Vor Gericht hat Kim Schmitz neue Details zu seiner Festnahme genannt. Die Beamten der Polizei seien dabei nicht gerade zimperlich vorgegangen und hätten ihm ins Gesicht und auf die Hand getreten. Dabei sei beispielsweise ein Fingernagel abgebrochen, wie unter anderem TorrentFreak vom Prozess berichtet.

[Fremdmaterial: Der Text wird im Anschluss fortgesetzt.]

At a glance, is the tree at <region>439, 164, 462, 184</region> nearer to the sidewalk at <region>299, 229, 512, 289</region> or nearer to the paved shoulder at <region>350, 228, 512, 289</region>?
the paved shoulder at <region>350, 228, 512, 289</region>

Das Leben im Knast stimmt Schmitz allerdings auch nicht fröhlich. Er berichtet beispielsweise von Belästigungen, vor allem Frauen seien übermäßig anhänglich. Da würde wohl manch Mann gerne mit ihm tauschen, könnte man meinen. Doch auch nach seiner Anhörung musste er wieder zurück zum Gefängnis, denn mit einer Freilassung gegen Kaution kann er derzeit nicht rechnen. Parallel feilt er mit seinem an einer Strategie für das Verfahren gegen die Medienindustrie, denn die wirft ihm im Zusammenhang mit Megaupload Urheberrechtsverletzungen in nicht geringem Umfang vor.